A basic industrial GC costs around $25k, and a top-of-the-line GCMS costs overs $90k. In this lab, learn the techniques of development and engineering to build your own GC including the detector and computer acquisition.

Low Performance/Pressure Liquid Chromatography

Lab 11: Molar Mass Determination of Hemoglobin by Size Exclusion Chromatography

(August 2016) Using gel chromatography you'll calibrate your column of gel and the instrument with dextran and myoglobin and then use that to determine the molar mass of hemoglobin.

Conductivity of Solutions

Lab 12A: Conductivity: the Inverse of Resistivity

(May 2012) One of the most simple chemical instruments known; apply a voltage across a liquid solution and measure the induced current through the solution, called conductivity. The more ions, the greater their mobility, the greater the current and respective conductivity. The molecular model of the experiment is a bit more complicate then expected, especially at higher concentrations of ions. I wonder why?
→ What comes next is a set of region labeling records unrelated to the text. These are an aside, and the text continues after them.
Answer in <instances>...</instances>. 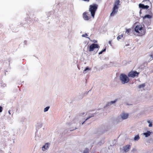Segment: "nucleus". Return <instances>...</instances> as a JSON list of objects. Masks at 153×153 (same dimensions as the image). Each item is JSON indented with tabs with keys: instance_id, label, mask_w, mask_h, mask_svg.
Returning <instances> with one entry per match:
<instances>
[{
	"instance_id": "f257e3e1",
	"label": "nucleus",
	"mask_w": 153,
	"mask_h": 153,
	"mask_svg": "<svg viewBox=\"0 0 153 153\" xmlns=\"http://www.w3.org/2000/svg\"><path fill=\"white\" fill-rule=\"evenodd\" d=\"M98 7V5L94 4L89 6V11L91 13V16L93 18H94L95 14Z\"/></svg>"
},
{
	"instance_id": "f03ea898",
	"label": "nucleus",
	"mask_w": 153,
	"mask_h": 153,
	"mask_svg": "<svg viewBox=\"0 0 153 153\" xmlns=\"http://www.w3.org/2000/svg\"><path fill=\"white\" fill-rule=\"evenodd\" d=\"M120 0H116L114 2V6L113 8V11L111 14V16H113L118 11L119 6L120 5Z\"/></svg>"
},
{
	"instance_id": "7ed1b4c3",
	"label": "nucleus",
	"mask_w": 153,
	"mask_h": 153,
	"mask_svg": "<svg viewBox=\"0 0 153 153\" xmlns=\"http://www.w3.org/2000/svg\"><path fill=\"white\" fill-rule=\"evenodd\" d=\"M120 79L122 84L127 83L129 79L127 76L124 74H121L120 76Z\"/></svg>"
},
{
	"instance_id": "20e7f679",
	"label": "nucleus",
	"mask_w": 153,
	"mask_h": 153,
	"mask_svg": "<svg viewBox=\"0 0 153 153\" xmlns=\"http://www.w3.org/2000/svg\"><path fill=\"white\" fill-rule=\"evenodd\" d=\"M99 48L100 46L98 44L93 43L89 46V51L90 52L94 50L95 49Z\"/></svg>"
},
{
	"instance_id": "39448f33",
	"label": "nucleus",
	"mask_w": 153,
	"mask_h": 153,
	"mask_svg": "<svg viewBox=\"0 0 153 153\" xmlns=\"http://www.w3.org/2000/svg\"><path fill=\"white\" fill-rule=\"evenodd\" d=\"M139 74L136 71H131L129 73L128 76L129 77L134 78L135 76L137 77Z\"/></svg>"
},
{
	"instance_id": "423d86ee",
	"label": "nucleus",
	"mask_w": 153,
	"mask_h": 153,
	"mask_svg": "<svg viewBox=\"0 0 153 153\" xmlns=\"http://www.w3.org/2000/svg\"><path fill=\"white\" fill-rule=\"evenodd\" d=\"M88 14L87 12H84L82 14V17L84 19L85 21H88L91 18L90 16H88Z\"/></svg>"
},
{
	"instance_id": "0eeeda50",
	"label": "nucleus",
	"mask_w": 153,
	"mask_h": 153,
	"mask_svg": "<svg viewBox=\"0 0 153 153\" xmlns=\"http://www.w3.org/2000/svg\"><path fill=\"white\" fill-rule=\"evenodd\" d=\"M50 145V143H47L42 147V150L43 151H45L48 149Z\"/></svg>"
},
{
	"instance_id": "6e6552de",
	"label": "nucleus",
	"mask_w": 153,
	"mask_h": 153,
	"mask_svg": "<svg viewBox=\"0 0 153 153\" xmlns=\"http://www.w3.org/2000/svg\"><path fill=\"white\" fill-rule=\"evenodd\" d=\"M146 3L145 2L143 4H140L139 5V8H141L143 9H147L149 7V6L148 5L149 4L145 5L144 4H146Z\"/></svg>"
},
{
	"instance_id": "1a4fd4ad",
	"label": "nucleus",
	"mask_w": 153,
	"mask_h": 153,
	"mask_svg": "<svg viewBox=\"0 0 153 153\" xmlns=\"http://www.w3.org/2000/svg\"><path fill=\"white\" fill-rule=\"evenodd\" d=\"M142 30V26L140 25L136 26L134 28L135 31L138 33H140V31Z\"/></svg>"
},
{
	"instance_id": "9d476101",
	"label": "nucleus",
	"mask_w": 153,
	"mask_h": 153,
	"mask_svg": "<svg viewBox=\"0 0 153 153\" xmlns=\"http://www.w3.org/2000/svg\"><path fill=\"white\" fill-rule=\"evenodd\" d=\"M131 147L130 145H127L123 147V150L125 152H127L129 151Z\"/></svg>"
},
{
	"instance_id": "9b49d317",
	"label": "nucleus",
	"mask_w": 153,
	"mask_h": 153,
	"mask_svg": "<svg viewBox=\"0 0 153 153\" xmlns=\"http://www.w3.org/2000/svg\"><path fill=\"white\" fill-rule=\"evenodd\" d=\"M120 117L123 120H125L127 119L128 117V114L127 113H122Z\"/></svg>"
},
{
	"instance_id": "f8f14e48",
	"label": "nucleus",
	"mask_w": 153,
	"mask_h": 153,
	"mask_svg": "<svg viewBox=\"0 0 153 153\" xmlns=\"http://www.w3.org/2000/svg\"><path fill=\"white\" fill-rule=\"evenodd\" d=\"M117 100H115L114 101H111L109 102H108L106 105V106H108L111 105L112 104L115 103L116 102Z\"/></svg>"
},
{
	"instance_id": "ddd939ff",
	"label": "nucleus",
	"mask_w": 153,
	"mask_h": 153,
	"mask_svg": "<svg viewBox=\"0 0 153 153\" xmlns=\"http://www.w3.org/2000/svg\"><path fill=\"white\" fill-rule=\"evenodd\" d=\"M151 133V132L149 131H148L144 133L143 134L146 137H148L149 136Z\"/></svg>"
},
{
	"instance_id": "4468645a",
	"label": "nucleus",
	"mask_w": 153,
	"mask_h": 153,
	"mask_svg": "<svg viewBox=\"0 0 153 153\" xmlns=\"http://www.w3.org/2000/svg\"><path fill=\"white\" fill-rule=\"evenodd\" d=\"M91 70V68L88 67H87L83 71V73L85 74L88 72V71H89Z\"/></svg>"
},
{
	"instance_id": "2eb2a0df",
	"label": "nucleus",
	"mask_w": 153,
	"mask_h": 153,
	"mask_svg": "<svg viewBox=\"0 0 153 153\" xmlns=\"http://www.w3.org/2000/svg\"><path fill=\"white\" fill-rule=\"evenodd\" d=\"M149 0H144L142 2V3H146V4H151V3L149 1Z\"/></svg>"
},
{
	"instance_id": "dca6fc26",
	"label": "nucleus",
	"mask_w": 153,
	"mask_h": 153,
	"mask_svg": "<svg viewBox=\"0 0 153 153\" xmlns=\"http://www.w3.org/2000/svg\"><path fill=\"white\" fill-rule=\"evenodd\" d=\"M143 18V19H145L146 18L150 19L151 17V16L149 15H146L142 17Z\"/></svg>"
},
{
	"instance_id": "f3484780",
	"label": "nucleus",
	"mask_w": 153,
	"mask_h": 153,
	"mask_svg": "<svg viewBox=\"0 0 153 153\" xmlns=\"http://www.w3.org/2000/svg\"><path fill=\"white\" fill-rule=\"evenodd\" d=\"M94 116V114H91V115H90L87 118L85 121H84L82 123V125H83L84 123L87 120L89 119L91 117H93Z\"/></svg>"
},
{
	"instance_id": "a211bd4d",
	"label": "nucleus",
	"mask_w": 153,
	"mask_h": 153,
	"mask_svg": "<svg viewBox=\"0 0 153 153\" xmlns=\"http://www.w3.org/2000/svg\"><path fill=\"white\" fill-rule=\"evenodd\" d=\"M36 127L38 128H40L42 126V124L41 123H38L36 126Z\"/></svg>"
},
{
	"instance_id": "6ab92c4d",
	"label": "nucleus",
	"mask_w": 153,
	"mask_h": 153,
	"mask_svg": "<svg viewBox=\"0 0 153 153\" xmlns=\"http://www.w3.org/2000/svg\"><path fill=\"white\" fill-rule=\"evenodd\" d=\"M145 84H143L139 85L138 86V88H144L145 87Z\"/></svg>"
},
{
	"instance_id": "aec40b11",
	"label": "nucleus",
	"mask_w": 153,
	"mask_h": 153,
	"mask_svg": "<svg viewBox=\"0 0 153 153\" xmlns=\"http://www.w3.org/2000/svg\"><path fill=\"white\" fill-rule=\"evenodd\" d=\"M140 139V137L139 135H137L135 136L134 138V140L135 141H137Z\"/></svg>"
},
{
	"instance_id": "412c9836",
	"label": "nucleus",
	"mask_w": 153,
	"mask_h": 153,
	"mask_svg": "<svg viewBox=\"0 0 153 153\" xmlns=\"http://www.w3.org/2000/svg\"><path fill=\"white\" fill-rule=\"evenodd\" d=\"M104 143V140H102L98 143V144L99 145H101L103 144Z\"/></svg>"
},
{
	"instance_id": "4be33fe9",
	"label": "nucleus",
	"mask_w": 153,
	"mask_h": 153,
	"mask_svg": "<svg viewBox=\"0 0 153 153\" xmlns=\"http://www.w3.org/2000/svg\"><path fill=\"white\" fill-rule=\"evenodd\" d=\"M50 108V106H47V107H46V108H44V112H45L47 111Z\"/></svg>"
},
{
	"instance_id": "5701e85b",
	"label": "nucleus",
	"mask_w": 153,
	"mask_h": 153,
	"mask_svg": "<svg viewBox=\"0 0 153 153\" xmlns=\"http://www.w3.org/2000/svg\"><path fill=\"white\" fill-rule=\"evenodd\" d=\"M123 35L121 34V35L118 36L117 37V40H119L120 39L123 37Z\"/></svg>"
},
{
	"instance_id": "b1692460",
	"label": "nucleus",
	"mask_w": 153,
	"mask_h": 153,
	"mask_svg": "<svg viewBox=\"0 0 153 153\" xmlns=\"http://www.w3.org/2000/svg\"><path fill=\"white\" fill-rule=\"evenodd\" d=\"M147 122L149 123V127H151L152 126V123L150 121H148Z\"/></svg>"
},
{
	"instance_id": "393cba45",
	"label": "nucleus",
	"mask_w": 153,
	"mask_h": 153,
	"mask_svg": "<svg viewBox=\"0 0 153 153\" xmlns=\"http://www.w3.org/2000/svg\"><path fill=\"white\" fill-rule=\"evenodd\" d=\"M85 114L86 115V114H85V112H81V113L79 115V117H81L83 115H84Z\"/></svg>"
},
{
	"instance_id": "a878e982",
	"label": "nucleus",
	"mask_w": 153,
	"mask_h": 153,
	"mask_svg": "<svg viewBox=\"0 0 153 153\" xmlns=\"http://www.w3.org/2000/svg\"><path fill=\"white\" fill-rule=\"evenodd\" d=\"M129 32H130V30L129 29H127L126 31V33L128 35H129Z\"/></svg>"
},
{
	"instance_id": "bb28decb",
	"label": "nucleus",
	"mask_w": 153,
	"mask_h": 153,
	"mask_svg": "<svg viewBox=\"0 0 153 153\" xmlns=\"http://www.w3.org/2000/svg\"><path fill=\"white\" fill-rule=\"evenodd\" d=\"M87 36V33H85V34H82V36L83 37H85L87 38H89L88 37H86V36Z\"/></svg>"
},
{
	"instance_id": "cd10ccee",
	"label": "nucleus",
	"mask_w": 153,
	"mask_h": 153,
	"mask_svg": "<svg viewBox=\"0 0 153 153\" xmlns=\"http://www.w3.org/2000/svg\"><path fill=\"white\" fill-rule=\"evenodd\" d=\"M2 107L1 106H0V112H1L2 111Z\"/></svg>"
},
{
	"instance_id": "c85d7f7f",
	"label": "nucleus",
	"mask_w": 153,
	"mask_h": 153,
	"mask_svg": "<svg viewBox=\"0 0 153 153\" xmlns=\"http://www.w3.org/2000/svg\"><path fill=\"white\" fill-rule=\"evenodd\" d=\"M103 52V51H100L99 53V54L100 55V54H102V52Z\"/></svg>"
},
{
	"instance_id": "c756f323",
	"label": "nucleus",
	"mask_w": 153,
	"mask_h": 153,
	"mask_svg": "<svg viewBox=\"0 0 153 153\" xmlns=\"http://www.w3.org/2000/svg\"><path fill=\"white\" fill-rule=\"evenodd\" d=\"M83 153H88V152L87 151H84Z\"/></svg>"
},
{
	"instance_id": "7c9ffc66",
	"label": "nucleus",
	"mask_w": 153,
	"mask_h": 153,
	"mask_svg": "<svg viewBox=\"0 0 153 153\" xmlns=\"http://www.w3.org/2000/svg\"><path fill=\"white\" fill-rule=\"evenodd\" d=\"M111 41H109V42H108V43L109 45H111Z\"/></svg>"
},
{
	"instance_id": "2f4dec72",
	"label": "nucleus",
	"mask_w": 153,
	"mask_h": 153,
	"mask_svg": "<svg viewBox=\"0 0 153 153\" xmlns=\"http://www.w3.org/2000/svg\"><path fill=\"white\" fill-rule=\"evenodd\" d=\"M105 50H106V48H105L103 50H102V51H103V52L105 51Z\"/></svg>"
},
{
	"instance_id": "473e14b6",
	"label": "nucleus",
	"mask_w": 153,
	"mask_h": 153,
	"mask_svg": "<svg viewBox=\"0 0 153 153\" xmlns=\"http://www.w3.org/2000/svg\"><path fill=\"white\" fill-rule=\"evenodd\" d=\"M8 112V113H9V114L10 115V114H11L10 112V110H9Z\"/></svg>"
},
{
	"instance_id": "72a5a7b5",
	"label": "nucleus",
	"mask_w": 153,
	"mask_h": 153,
	"mask_svg": "<svg viewBox=\"0 0 153 153\" xmlns=\"http://www.w3.org/2000/svg\"><path fill=\"white\" fill-rule=\"evenodd\" d=\"M76 120H74L73 122V123H74V122H76Z\"/></svg>"
},
{
	"instance_id": "f704fd0d",
	"label": "nucleus",
	"mask_w": 153,
	"mask_h": 153,
	"mask_svg": "<svg viewBox=\"0 0 153 153\" xmlns=\"http://www.w3.org/2000/svg\"><path fill=\"white\" fill-rule=\"evenodd\" d=\"M141 13V10H140V14Z\"/></svg>"
},
{
	"instance_id": "c9c22d12",
	"label": "nucleus",
	"mask_w": 153,
	"mask_h": 153,
	"mask_svg": "<svg viewBox=\"0 0 153 153\" xmlns=\"http://www.w3.org/2000/svg\"><path fill=\"white\" fill-rule=\"evenodd\" d=\"M98 50V49L95 52V53H96L97 52Z\"/></svg>"
},
{
	"instance_id": "e433bc0d",
	"label": "nucleus",
	"mask_w": 153,
	"mask_h": 153,
	"mask_svg": "<svg viewBox=\"0 0 153 153\" xmlns=\"http://www.w3.org/2000/svg\"><path fill=\"white\" fill-rule=\"evenodd\" d=\"M114 142L115 143H116V140H114Z\"/></svg>"
},
{
	"instance_id": "4c0bfd02",
	"label": "nucleus",
	"mask_w": 153,
	"mask_h": 153,
	"mask_svg": "<svg viewBox=\"0 0 153 153\" xmlns=\"http://www.w3.org/2000/svg\"><path fill=\"white\" fill-rule=\"evenodd\" d=\"M37 134V133L36 134H35V136L36 137Z\"/></svg>"
},
{
	"instance_id": "58836bf2",
	"label": "nucleus",
	"mask_w": 153,
	"mask_h": 153,
	"mask_svg": "<svg viewBox=\"0 0 153 153\" xmlns=\"http://www.w3.org/2000/svg\"><path fill=\"white\" fill-rule=\"evenodd\" d=\"M82 97H81V98H80V99H82Z\"/></svg>"
},
{
	"instance_id": "ea45409f",
	"label": "nucleus",
	"mask_w": 153,
	"mask_h": 153,
	"mask_svg": "<svg viewBox=\"0 0 153 153\" xmlns=\"http://www.w3.org/2000/svg\"><path fill=\"white\" fill-rule=\"evenodd\" d=\"M151 56H152V58H153V56L152 55Z\"/></svg>"
},
{
	"instance_id": "a19ab883",
	"label": "nucleus",
	"mask_w": 153,
	"mask_h": 153,
	"mask_svg": "<svg viewBox=\"0 0 153 153\" xmlns=\"http://www.w3.org/2000/svg\"><path fill=\"white\" fill-rule=\"evenodd\" d=\"M96 42V41H95V42Z\"/></svg>"
},
{
	"instance_id": "79ce46f5",
	"label": "nucleus",
	"mask_w": 153,
	"mask_h": 153,
	"mask_svg": "<svg viewBox=\"0 0 153 153\" xmlns=\"http://www.w3.org/2000/svg\"><path fill=\"white\" fill-rule=\"evenodd\" d=\"M6 86V85L4 84V86Z\"/></svg>"
}]
</instances>
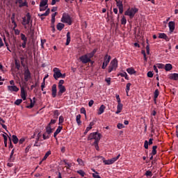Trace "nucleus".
Instances as JSON below:
<instances>
[{
  "mask_svg": "<svg viewBox=\"0 0 178 178\" xmlns=\"http://www.w3.org/2000/svg\"><path fill=\"white\" fill-rule=\"evenodd\" d=\"M138 12V8H128L125 13L124 15L125 16H129L130 19H133L134 16H136V13Z\"/></svg>",
  "mask_w": 178,
  "mask_h": 178,
  "instance_id": "1",
  "label": "nucleus"
},
{
  "mask_svg": "<svg viewBox=\"0 0 178 178\" xmlns=\"http://www.w3.org/2000/svg\"><path fill=\"white\" fill-rule=\"evenodd\" d=\"M91 140H95V143H99V140H101V134L98 132H93L90 134L88 137V141Z\"/></svg>",
  "mask_w": 178,
  "mask_h": 178,
  "instance_id": "2",
  "label": "nucleus"
},
{
  "mask_svg": "<svg viewBox=\"0 0 178 178\" xmlns=\"http://www.w3.org/2000/svg\"><path fill=\"white\" fill-rule=\"evenodd\" d=\"M61 22L62 23H66L67 24H68L69 26H72V17H70V15H69V14L64 13L63 14V17L61 18Z\"/></svg>",
  "mask_w": 178,
  "mask_h": 178,
  "instance_id": "3",
  "label": "nucleus"
},
{
  "mask_svg": "<svg viewBox=\"0 0 178 178\" xmlns=\"http://www.w3.org/2000/svg\"><path fill=\"white\" fill-rule=\"evenodd\" d=\"M118 69V59L114 58L110 63V65L108 68V73L113 72V70H116Z\"/></svg>",
  "mask_w": 178,
  "mask_h": 178,
  "instance_id": "4",
  "label": "nucleus"
},
{
  "mask_svg": "<svg viewBox=\"0 0 178 178\" xmlns=\"http://www.w3.org/2000/svg\"><path fill=\"white\" fill-rule=\"evenodd\" d=\"M119 158H120V154H118L116 157H113L111 159L104 160L103 162L105 165H112L113 163H115Z\"/></svg>",
  "mask_w": 178,
  "mask_h": 178,
  "instance_id": "5",
  "label": "nucleus"
},
{
  "mask_svg": "<svg viewBox=\"0 0 178 178\" xmlns=\"http://www.w3.org/2000/svg\"><path fill=\"white\" fill-rule=\"evenodd\" d=\"M55 80H58V79H60V76H62V72H60V70L58 67H55L53 70Z\"/></svg>",
  "mask_w": 178,
  "mask_h": 178,
  "instance_id": "6",
  "label": "nucleus"
},
{
  "mask_svg": "<svg viewBox=\"0 0 178 178\" xmlns=\"http://www.w3.org/2000/svg\"><path fill=\"white\" fill-rule=\"evenodd\" d=\"M30 20H31V15L30 13L26 14V17H22V26H26V24H30Z\"/></svg>",
  "mask_w": 178,
  "mask_h": 178,
  "instance_id": "7",
  "label": "nucleus"
},
{
  "mask_svg": "<svg viewBox=\"0 0 178 178\" xmlns=\"http://www.w3.org/2000/svg\"><path fill=\"white\" fill-rule=\"evenodd\" d=\"M24 76V81L26 82L29 81L30 79H31V72H30V70H29L28 67L25 69Z\"/></svg>",
  "mask_w": 178,
  "mask_h": 178,
  "instance_id": "8",
  "label": "nucleus"
},
{
  "mask_svg": "<svg viewBox=\"0 0 178 178\" xmlns=\"http://www.w3.org/2000/svg\"><path fill=\"white\" fill-rule=\"evenodd\" d=\"M58 92L57 93L58 97H62L63 95L64 92H66V88L65 86H58Z\"/></svg>",
  "mask_w": 178,
  "mask_h": 178,
  "instance_id": "9",
  "label": "nucleus"
},
{
  "mask_svg": "<svg viewBox=\"0 0 178 178\" xmlns=\"http://www.w3.org/2000/svg\"><path fill=\"white\" fill-rule=\"evenodd\" d=\"M168 27L170 29V33L172 34L175 31V29H176V23L173 21L169 22Z\"/></svg>",
  "mask_w": 178,
  "mask_h": 178,
  "instance_id": "10",
  "label": "nucleus"
},
{
  "mask_svg": "<svg viewBox=\"0 0 178 178\" xmlns=\"http://www.w3.org/2000/svg\"><path fill=\"white\" fill-rule=\"evenodd\" d=\"M79 60H81V62H82V63H88V62H91V59L88 58V56H87L86 54L81 56L79 58Z\"/></svg>",
  "mask_w": 178,
  "mask_h": 178,
  "instance_id": "11",
  "label": "nucleus"
},
{
  "mask_svg": "<svg viewBox=\"0 0 178 178\" xmlns=\"http://www.w3.org/2000/svg\"><path fill=\"white\" fill-rule=\"evenodd\" d=\"M58 92V89L56 88V84H53L51 86V97L53 98H56V93Z\"/></svg>",
  "mask_w": 178,
  "mask_h": 178,
  "instance_id": "12",
  "label": "nucleus"
},
{
  "mask_svg": "<svg viewBox=\"0 0 178 178\" xmlns=\"http://www.w3.org/2000/svg\"><path fill=\"white\" fill-rule=\"evenodd\" d=\"M7 88L10 92H17L19 91V88L16 86H8Z\"/></svg>",
  "mask_w": 178,
  "mask_h": 178,
  "instance_id": "13",
  "label": "nucleus"
},
{
  "mask_svg": "<svg viewBox=\"0 0 178 178\" xmlns=\"http://www.w3.org/2000/svg\"><path fill=\"white\" fill-rule=\"evenodd\" d=\"M27 92H26V90L24 87L21 88V98L23 99V101H26Z\"/></svg>",
  "mask_w": 178,
  "mask_h": 178,
  "instance_id": "14",
  "label": "nucleus"
},
{
  "mask_svg": "<svg viewBox=\"0 0 178 178\" xmlns=\"http://www.w3.org/2000/svg\"><path fill=\"white\" fill-rule=\"evenodd\" d=\"M62 129H63V127L62 126H58L57 129L56 130V131L54 134V137L56 140H58V138H56V136H58L59 134V133H60V131H62Z\"/></svg>",
  "mask_w": 178,
  "mask_h": 178,
  "instance_id": "15",
  "label": "nucleus"
},
{
  "mask_svg": "<svg viewBox=\"0 0 178 178\" xmlns=\"http://www.w3.org/2000/svg\"><path fill=\"white\" fill-rule=\"evenodd\" d=\"M159 38H161L163 40L168 41H170V38L168 37V35L165 33H159Z\"/></svg>",
  "mask_w": 178,
  "mask_h": 178,
  "instance_id": "16",
  "label": "nucleus"
},
{
  "mask_svg": "<svg viewBox=\"0 0 178 178\" xmlns=\"http://www.w3.org/2000/svg\"><path fill=\"white\" fill-rule=\"evenodd\" d=\"M122 109H123V104L122 103H118L117 111L115 112V113L117 115H119V113H120V112H122Z\"/></svg>",
  "mask_w": 178,
  "mask_h": 178,
  "instance_id": "17",
  "label": "nucleus"
},
{
  "mask_svg": "<svg viewBox=\"0 0 178 178\" xmlns=\"http://www.w3.org/2000/svg\"><path fill=\"white\" fill-rule=\"evenodd\" d=\"M19 3V8H23V6H28L27 1L23 2V0H17L15 3Z\"/></svg>",
  "mask_w": 178,
  "mask_h": 178,
  "instance_id": "18",
  "label": "nucleus"
},
{
  "mask_svg": "<svg viewBox=\"0 0 178 178\" xmlns=\"http://www.w3.org/2000/svg\"><path fill=\"white\" fill-rule=\"evenodd\" d=\"M111 56H108V54L105 55L104 63L106 64V66H108V65H109V62H111Z\"/></svg>",
  "mask_w": 178,
  "mask_h": 178,
  "instance_id": "19",
  "label": "nucleus"
},
{
  "mask_svg": "<svg viewBox=\"0 0 178 178\" xmlns=\"http://www.w3.org/2000/svg\"><path fill=\"white\" fill-rule=\"evenodd\" d=\"M169 79L170 80H178V74L177 73H174V74H171L169 76Z\"/></svg>",
  "mask_w": 178,
  "mask_h": 178,
  "instance_id": "20",
  "label": "nucleus"
},
{
  "mask_svg": "<svg viewBox=\"0 0 178 178\" xmlns=\"http://www.w3.org/2000/svg\"><path fill=\"white\" fill-rule=\"evenodd\" d=\"M44 6H48V0L40 1V8H44Z\"/></svg>",
  "mask_w": 178,
  "mask_h": 178,
  "instance_id": "21",
  "label": "nucleus"
},
{
  "mask_svg": "<svg viewBox=\"0 0 178 178\" xmlns=\"http://www.w3.org/2000/svg\"><path fill=\"white\" fill-rule=\"evenodd\" d=\"M56 29L57 30H58V31H62V30L65 29V24L62 23H58L56 26Z\"/></svg>",
  "mask_w": 178,
  "mask_h": 178,
  "instance_id": "22",
  "label": "nucleus"
},
{
  "mask_svg": "<svg viewBox=\"0 0 178 178\" xmlns=\"http://www.w3.org/2000/svg\"><path fill=\"white\" fill-rule=\"evenodd\" d=\"M127 72L129 73V74H136V70L133 67L127 68Z\"/></svg>",
  "mask_w": 178,
  "mask_h": 178,
  "instance_id": "23",
  "label": "nucleus"
},
{
  "mask_svg": "<svg viewBox=\"0 0 178 178\" xmlns=\"http://www.w3.org/2000/svg\"><path fill=\"white\" fill-rule=\"evenodd\" d=\"M52 128L51 127V125L48 124L47 127H46V133L47 134H49V136L52 133Z\"/></svg>",
  "mask_w": 178,
  "mask_h": 178,
  "instance_id": "24",
  "label": "nucleus"
},
{
  "mask_svg": "<svg viewBox=\"0 0 178 178\" xmlns=\"http://www.w3.org/2000/svg\"><path fill=\"white\" fill-rule=\"evenodd\" d=\"M105 106L104 104H102L99 108V111H98V115H102V113H104V111H105Z\"/></svg>",
  "mask_w": 178,
  "mask_h": 178,
  "instance_id": "25",
  "label": "nucleus"
},
{
  "mask_svg": "<svg viewBox=\"0 0 178 178\" xmlns=\"http://www.w3.org/2000/svg\"><path fill=\"white\" fill-rule=\"evenodd\" d=\"M92 172H94V173L92 174V177L94 178H101V176L99 175L98 172L95 171V169L92 168Z\"/></svg>",
  "mask_w": 178,
  "mask_h": 178,
  "instance_id": "26",
  "label": "nucleus"
},
{
  "mask_svg": "<svg viewBox=\"0 0 178 178\" xmlns=\"http://www.w3.org/2000/svg\"><path fill=\"white\" fill-rule=\"evenodd\" d=\"M159 96V90L158 89H156L154 93V102H156V98Z\"/></svg>",
  "mask_w": 178,
  "mask_h": 178,
  "instance_id": "27",
  "label": "nucleus"
},
{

Ion Selective Electrodes (ISE)

Lab 12B: ISE: Electroanalytic Probes

(June 2016) The pH probe is an ISE for the proton. ISEs exist for many other compounds to detect and calibrate against. We'll test the Sodium ion content of common forms of water.

Flame Atomic Absorption and Emission

Lab 12C: and the Determination of Sodium in various Samples

(August 2016) Flame AA is an extremely sensitive and expensive technique for the determination of various metals and ions in a sample.